BogorOne.co.id | Kota Bogor – Festival Merah Putih (FMP) kembali hadir untuk ke-11 kalinya dengan menghadirkan berbagai rangkaian kegiatan yang akan berlangsung mulai 28 Juli hingga puncak acara pada Agustus 2026. Selama lebih dari satu bulan, Kota Bogor akan dihiasi nuansa merah putih sebagai wujud semangat nasionalisme, kebersamaan, dan gotong royong dalam menyambut Hari Ulang Tahun ke-81 Kemerdekaan Republik Indonesia.
Ketua Umum Festival Merah Putih, Syahril M. Sahid, mengatakan bahwa Festival Merah Putih telah menjadi simbol persatuan masyarakat Kota Bogor yang berasal dari berbagai latar belakang.
“Festival Merah Putih sudah memasuki tahun ke-11. FMP adalah simbol kebersamaan, keberagaman, dan gotong royong warga Bogor dalam menyambut serta memeriahkan bulan kemerdekaan Republik Indonesia. Selama lebih dari satu bulan kita memerahputihkan Kota Bogor, menegaskan bahwa dari kota ini gelora nasionalisme dan cinta tanah air terus kita nyalakan,” ujarnya, Minggu 26 Juli 2026.
Berbagai kegiatan telah disiapkan panitia untuk memeriahkan Festival Merah Putih 2026. Rangkaian diawali pada 28–31 Juli dengan gerakan Merah Putihkan Kota Bogor melalui pemasangan umbul-umbul merah putih di sepanjang jalan protokol serta kawasan Lawang Salapan.
Selanjutnya, 29–31 Juli digelar kegiatan Generasi Emas, berupa pemberian penghargaan kepada putra-putri bangsa yang berprestasi. Pembukaan resmi (Opening Ceremony) Festival Merah Putih dijadwalkan berlangsung pada 31 Juli di Mako Rindam III/Siliwangi.
Pada 1 Agustus, panitia menggelar aksi donor darah bekerja sama dengan Sekolah Kesatuan dan Himpunan Alumni Kesatuan. Berbagai kegiatan sosial juga akan dilaksanakan, di antaranya bakti sosial ke yayasan dan panti jompo, penyerahan bibit pohon alpukat, serta sosialisasi sertifikasi tanah wakaf.
Puncak semangat kebangsaan akan terlihat pada 9 Agustus melalui Kirab Merah Putih yang menargetkan diikuti sekitar 10.000 peserta. Kirab akan melintasi rute Tugu Kujang, Jalan Juanda hingga Jalan Otto Iskandardinata (Otista).

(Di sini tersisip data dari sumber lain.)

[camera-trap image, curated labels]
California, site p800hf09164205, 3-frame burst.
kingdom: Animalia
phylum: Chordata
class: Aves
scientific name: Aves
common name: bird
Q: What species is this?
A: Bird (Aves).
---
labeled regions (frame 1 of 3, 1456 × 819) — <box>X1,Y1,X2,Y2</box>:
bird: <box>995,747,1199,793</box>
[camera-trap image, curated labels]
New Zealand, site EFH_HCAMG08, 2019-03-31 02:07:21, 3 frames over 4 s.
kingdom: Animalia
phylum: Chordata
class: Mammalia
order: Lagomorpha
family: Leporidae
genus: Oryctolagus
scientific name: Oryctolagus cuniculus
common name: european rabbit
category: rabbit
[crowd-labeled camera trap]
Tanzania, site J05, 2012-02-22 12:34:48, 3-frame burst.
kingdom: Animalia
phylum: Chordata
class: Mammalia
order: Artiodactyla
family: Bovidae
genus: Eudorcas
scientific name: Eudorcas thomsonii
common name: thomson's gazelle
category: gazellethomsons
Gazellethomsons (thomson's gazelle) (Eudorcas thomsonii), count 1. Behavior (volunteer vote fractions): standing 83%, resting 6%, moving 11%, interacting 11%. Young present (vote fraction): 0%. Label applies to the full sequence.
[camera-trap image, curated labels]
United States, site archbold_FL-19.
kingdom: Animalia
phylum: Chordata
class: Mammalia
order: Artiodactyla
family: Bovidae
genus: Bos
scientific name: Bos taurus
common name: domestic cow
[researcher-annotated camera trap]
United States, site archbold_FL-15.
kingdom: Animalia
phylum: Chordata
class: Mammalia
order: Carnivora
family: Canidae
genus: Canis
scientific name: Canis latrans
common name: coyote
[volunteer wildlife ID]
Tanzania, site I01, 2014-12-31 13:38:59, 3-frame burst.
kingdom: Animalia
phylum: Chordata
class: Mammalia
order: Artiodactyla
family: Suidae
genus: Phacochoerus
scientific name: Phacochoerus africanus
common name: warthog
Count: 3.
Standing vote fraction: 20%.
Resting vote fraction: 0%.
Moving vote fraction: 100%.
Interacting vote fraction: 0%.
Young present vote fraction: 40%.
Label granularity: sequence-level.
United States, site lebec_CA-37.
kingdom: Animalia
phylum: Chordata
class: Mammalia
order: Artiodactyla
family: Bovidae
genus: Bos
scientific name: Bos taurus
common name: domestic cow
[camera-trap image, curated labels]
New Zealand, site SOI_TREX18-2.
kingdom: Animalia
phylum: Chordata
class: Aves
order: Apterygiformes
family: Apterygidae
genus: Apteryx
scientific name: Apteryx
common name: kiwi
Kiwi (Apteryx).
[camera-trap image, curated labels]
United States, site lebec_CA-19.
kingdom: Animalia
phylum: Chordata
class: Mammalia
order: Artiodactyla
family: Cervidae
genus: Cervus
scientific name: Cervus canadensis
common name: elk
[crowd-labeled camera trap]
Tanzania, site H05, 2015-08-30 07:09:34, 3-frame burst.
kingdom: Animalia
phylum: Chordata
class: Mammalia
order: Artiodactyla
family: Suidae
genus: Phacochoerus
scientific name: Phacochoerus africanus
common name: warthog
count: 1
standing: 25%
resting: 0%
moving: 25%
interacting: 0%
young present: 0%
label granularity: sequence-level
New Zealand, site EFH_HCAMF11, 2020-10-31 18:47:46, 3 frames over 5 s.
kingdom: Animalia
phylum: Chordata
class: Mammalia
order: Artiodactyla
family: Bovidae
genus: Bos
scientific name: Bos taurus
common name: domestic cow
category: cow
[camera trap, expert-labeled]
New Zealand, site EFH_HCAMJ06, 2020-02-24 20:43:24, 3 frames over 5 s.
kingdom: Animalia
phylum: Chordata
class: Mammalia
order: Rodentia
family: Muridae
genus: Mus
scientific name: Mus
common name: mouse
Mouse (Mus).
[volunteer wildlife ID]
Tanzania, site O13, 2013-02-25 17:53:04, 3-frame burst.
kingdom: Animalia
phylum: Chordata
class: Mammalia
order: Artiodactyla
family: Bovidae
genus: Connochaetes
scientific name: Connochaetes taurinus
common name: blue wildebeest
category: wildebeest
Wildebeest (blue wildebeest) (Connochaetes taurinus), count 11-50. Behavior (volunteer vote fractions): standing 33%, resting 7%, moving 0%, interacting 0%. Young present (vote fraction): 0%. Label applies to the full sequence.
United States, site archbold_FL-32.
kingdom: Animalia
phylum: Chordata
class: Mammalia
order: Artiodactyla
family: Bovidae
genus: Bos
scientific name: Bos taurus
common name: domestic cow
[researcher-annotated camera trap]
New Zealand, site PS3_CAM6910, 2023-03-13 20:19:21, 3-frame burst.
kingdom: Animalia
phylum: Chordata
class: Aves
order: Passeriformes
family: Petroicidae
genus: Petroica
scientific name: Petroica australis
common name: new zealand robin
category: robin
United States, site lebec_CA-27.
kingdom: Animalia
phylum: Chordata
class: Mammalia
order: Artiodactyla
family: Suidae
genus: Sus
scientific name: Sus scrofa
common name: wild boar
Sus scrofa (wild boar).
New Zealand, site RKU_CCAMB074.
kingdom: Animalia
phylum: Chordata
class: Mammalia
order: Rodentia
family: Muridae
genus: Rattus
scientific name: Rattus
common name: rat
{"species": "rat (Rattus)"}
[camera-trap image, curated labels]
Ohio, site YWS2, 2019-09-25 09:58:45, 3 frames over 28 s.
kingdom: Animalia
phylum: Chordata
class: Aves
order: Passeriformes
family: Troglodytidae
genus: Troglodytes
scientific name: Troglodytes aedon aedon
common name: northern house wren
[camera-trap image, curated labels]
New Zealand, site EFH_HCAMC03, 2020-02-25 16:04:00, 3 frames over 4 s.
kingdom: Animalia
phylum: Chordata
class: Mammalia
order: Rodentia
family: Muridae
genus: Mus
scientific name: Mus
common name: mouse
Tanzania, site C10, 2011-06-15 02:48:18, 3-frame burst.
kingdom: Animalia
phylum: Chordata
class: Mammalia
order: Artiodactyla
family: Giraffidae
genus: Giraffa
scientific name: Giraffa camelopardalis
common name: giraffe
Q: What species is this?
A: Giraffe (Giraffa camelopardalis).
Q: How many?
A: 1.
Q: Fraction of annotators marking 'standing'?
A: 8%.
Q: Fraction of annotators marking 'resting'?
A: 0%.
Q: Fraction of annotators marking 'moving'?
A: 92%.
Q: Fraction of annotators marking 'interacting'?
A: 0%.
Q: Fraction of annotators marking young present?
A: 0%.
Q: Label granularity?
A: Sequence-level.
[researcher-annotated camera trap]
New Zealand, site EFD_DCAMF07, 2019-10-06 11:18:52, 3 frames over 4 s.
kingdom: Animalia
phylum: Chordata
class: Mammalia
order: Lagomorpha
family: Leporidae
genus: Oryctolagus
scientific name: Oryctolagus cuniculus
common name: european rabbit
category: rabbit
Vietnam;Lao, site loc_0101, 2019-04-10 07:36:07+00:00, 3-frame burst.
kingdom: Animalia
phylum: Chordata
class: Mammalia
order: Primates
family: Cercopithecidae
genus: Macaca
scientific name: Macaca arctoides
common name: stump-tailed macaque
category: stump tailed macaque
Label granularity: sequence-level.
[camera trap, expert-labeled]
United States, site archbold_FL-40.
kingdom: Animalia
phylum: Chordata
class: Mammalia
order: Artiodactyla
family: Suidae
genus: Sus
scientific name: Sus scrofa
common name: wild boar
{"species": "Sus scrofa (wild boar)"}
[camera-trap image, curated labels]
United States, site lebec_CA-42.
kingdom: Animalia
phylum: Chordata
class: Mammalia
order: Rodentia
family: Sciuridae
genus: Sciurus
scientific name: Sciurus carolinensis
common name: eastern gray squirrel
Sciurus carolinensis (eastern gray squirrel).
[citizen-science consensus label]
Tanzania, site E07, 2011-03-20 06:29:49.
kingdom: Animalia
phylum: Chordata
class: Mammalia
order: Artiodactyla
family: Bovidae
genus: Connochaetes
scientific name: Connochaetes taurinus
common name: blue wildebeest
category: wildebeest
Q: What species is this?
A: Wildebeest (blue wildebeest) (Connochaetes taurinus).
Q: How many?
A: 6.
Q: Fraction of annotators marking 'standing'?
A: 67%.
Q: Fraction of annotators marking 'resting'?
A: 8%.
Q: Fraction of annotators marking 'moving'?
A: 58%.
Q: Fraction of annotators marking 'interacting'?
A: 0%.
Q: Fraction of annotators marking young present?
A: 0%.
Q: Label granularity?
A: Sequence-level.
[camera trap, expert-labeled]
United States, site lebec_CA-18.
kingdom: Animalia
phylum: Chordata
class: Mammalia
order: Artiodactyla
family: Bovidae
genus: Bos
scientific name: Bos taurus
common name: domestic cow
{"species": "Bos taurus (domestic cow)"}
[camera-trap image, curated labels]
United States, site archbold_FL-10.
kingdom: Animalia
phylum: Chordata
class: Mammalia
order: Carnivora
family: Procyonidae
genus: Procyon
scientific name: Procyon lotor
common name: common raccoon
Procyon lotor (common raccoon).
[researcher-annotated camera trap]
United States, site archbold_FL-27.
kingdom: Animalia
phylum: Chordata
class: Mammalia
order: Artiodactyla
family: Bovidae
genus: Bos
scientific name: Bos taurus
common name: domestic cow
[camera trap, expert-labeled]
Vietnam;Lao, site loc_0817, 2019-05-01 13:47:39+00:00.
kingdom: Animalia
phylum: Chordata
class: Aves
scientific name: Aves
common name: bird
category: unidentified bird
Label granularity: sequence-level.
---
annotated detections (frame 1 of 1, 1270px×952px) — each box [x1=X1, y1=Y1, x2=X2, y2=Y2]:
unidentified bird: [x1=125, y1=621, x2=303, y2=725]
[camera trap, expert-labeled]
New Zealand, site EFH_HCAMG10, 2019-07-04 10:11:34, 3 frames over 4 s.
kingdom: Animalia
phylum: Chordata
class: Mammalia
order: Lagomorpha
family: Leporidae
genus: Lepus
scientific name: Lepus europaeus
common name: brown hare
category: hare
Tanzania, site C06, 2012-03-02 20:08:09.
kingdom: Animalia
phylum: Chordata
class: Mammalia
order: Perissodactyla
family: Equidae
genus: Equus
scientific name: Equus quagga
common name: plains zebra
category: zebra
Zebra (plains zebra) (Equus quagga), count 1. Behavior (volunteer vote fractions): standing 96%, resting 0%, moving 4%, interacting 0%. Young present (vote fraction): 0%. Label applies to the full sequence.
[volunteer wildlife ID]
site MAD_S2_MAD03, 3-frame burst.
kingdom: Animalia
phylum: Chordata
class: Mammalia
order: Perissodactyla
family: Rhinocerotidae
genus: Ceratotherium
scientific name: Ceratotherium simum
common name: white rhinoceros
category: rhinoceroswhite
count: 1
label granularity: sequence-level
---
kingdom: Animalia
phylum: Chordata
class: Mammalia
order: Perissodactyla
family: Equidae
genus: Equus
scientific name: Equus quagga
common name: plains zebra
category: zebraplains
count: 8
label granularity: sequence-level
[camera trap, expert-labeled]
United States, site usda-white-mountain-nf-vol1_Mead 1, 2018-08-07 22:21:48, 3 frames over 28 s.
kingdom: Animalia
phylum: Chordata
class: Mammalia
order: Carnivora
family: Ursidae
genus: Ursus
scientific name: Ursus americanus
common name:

Rangkaian kegiatan lainnya meliputi Padel Merah Putih Championship pada 15 Agustus, dilanjutkan Doa Bersama Lintas Agama pada 17 Agustus pukul 06.30 WIB sebagai bentuk persatuan dalam keberagaman.
Memasuki pekan berikutnya, 18–21 Agustus, Festival Merah Putih menghadirkan program Wisata Kebangsaan yang diikuti sekitar 1.200 siswa SD dan MI se-Kota Bogor. Kemudian pada 21–23 Agustus digelar Festival Kopi Legendaris tahun kedua di Lapangan Sempur.
Sementara itu, 24–27 Agustus, sebanyak 1.000 siswa akan mengikuti kegiatan Wisata Perjuangan di Museum PETA sebagai upaya menanamkan nilai-nilai sejarah dan nasionalisme kepada generasi muda.
Rangkaian Festival Merah Putih juga akan dimeriahkan dengan Fashion Show Merah Putih, LKBB Merah Putih Championship tingkat SMP, hingga Closing Ceremony sebagai penutup seluruh kegiatan.
Dalam kesempatan yang sama, Ketua PWI Kota Bogor, Herman Indrabudi menyampaikan apresiasinya terhadap penyelenggaraan Festival Merah Putih yang telah menjadi agenda tahunan kebanggaan masyarakat Bogor.
“Kami sangat bangga teman-teman wartawan bisa ikut memeriahkan satu dekade lebih Festival Merah Putih. Mudah-mudahan tahun ini pelaksanaannya lebih besar lagi, karena kita semakin mencintai Indonesia dan tanah air kita. Semoga solidaritas dan sinergitas Festival Merah Putih semakin kuat serta mendapat pengakuan hingga ke mancanegara,” kata Herman.
Festival Merah Putih 2026 diharapkan kembali menjadi momentum mempererat persatuan, menumbuhkan semangat nasionalisme, serta melibatkan seluruh elemen masyarakat dalam menyemarakkan peringatan Hari Kemerdekaan Republik Indonesia.